Unfortunately, Richard had no next of kin and had become estranged from the rest of his family. Because of this, Richard’s friends Karen Lillis and Frances Winn have not been able to claim his personal effects and arrange for a proper burial. This means Richard’s body has been sitting in the city morgue since December 19th and is likely to be buried at Potter’s Field, the notorious city-run cemetery for the forgotten. Karen has been working especially hard to try and convince someone to claim Richard’s body so he will not wind up at Potter’s Field, most notably the Veterans Administration. Even though Richard did serve in the Army, the Veterans Administration refused to claim him and flatly denied paying for a burial. By law, all veterans are entitled to a military burial, but there a exceptions and technicalities that often require a judgment call by the Veterans Administration.
It seemed that Richard was destined for Potter’s Field until The Village Voice became involved after being contacted by Karen. Voice writer Graham Rayman jumped on the case, writing this article, and contacting the Medical Examiner’s office, who agreed to hold Richard’s body for an additional two weeks in order to give Karen and Frances more time to obtain approval for his release.

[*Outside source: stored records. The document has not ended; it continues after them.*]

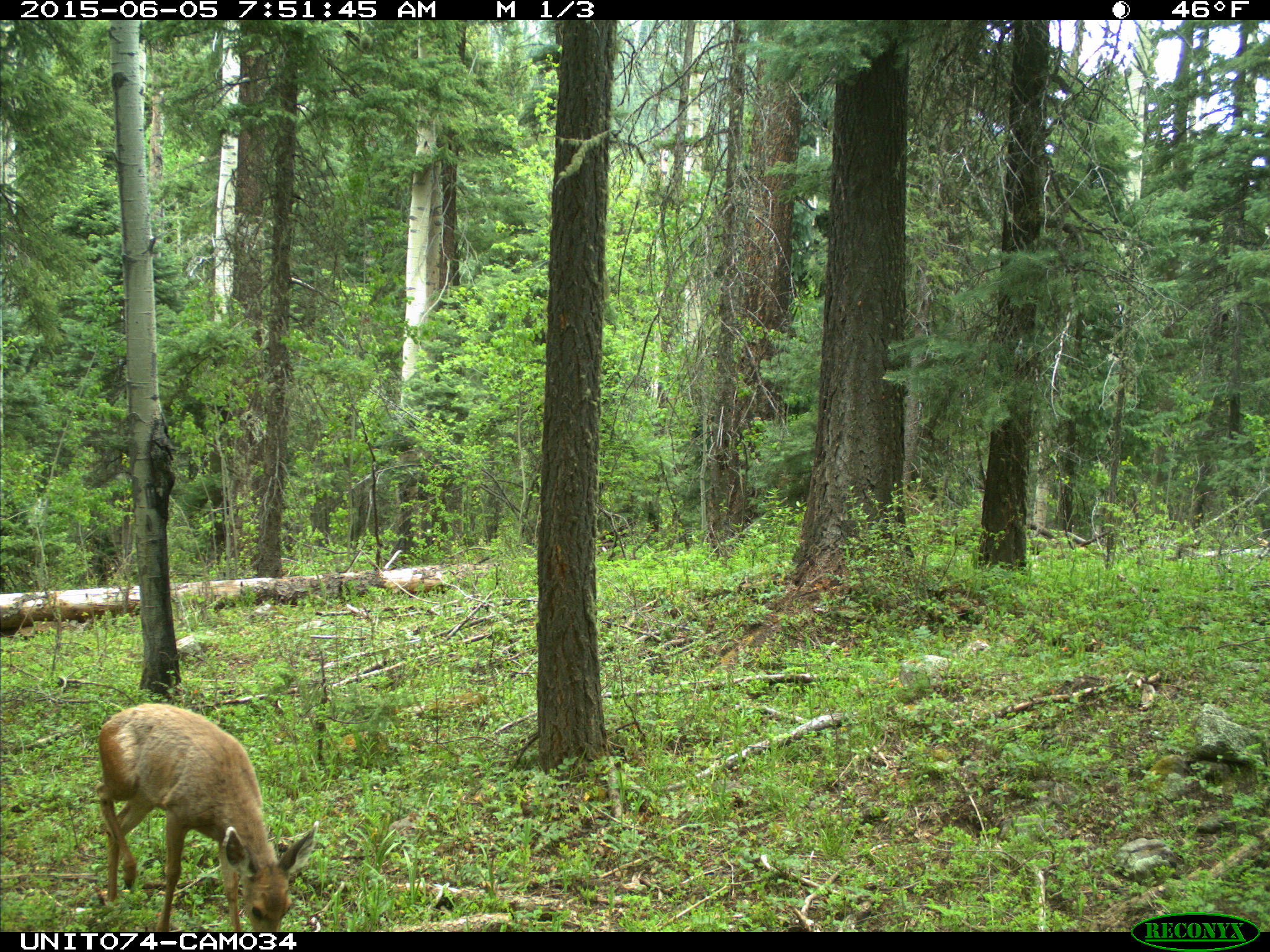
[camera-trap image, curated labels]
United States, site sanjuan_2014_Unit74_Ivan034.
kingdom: Animalia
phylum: Chordata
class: Mammalia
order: Artiodactyla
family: Cervidae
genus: Odocoileus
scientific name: Odocoileus hemionus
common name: mule deer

Things kept snowballing from there. Someone showed the Voice article to the Mayor’s Office of Veterans’Affairs, who have agreed to look into the case and see if Richard is eligible to be buried in a national veterans cemetery with the city picking up the bill.
Needless to say, this is a big IF. So if you are a New Yorker, and would like to help, please write to the Mayor’s Office of Veterans Affairs and ask them to arrange a proper burial for Richard. You can do so using this online form. Let them know you had read The Village Voice story about Richard and would like him to receive a proper military burial. Hopefully, with enough messages from local citizens, Richard won’t become a resident of Potter’s Field.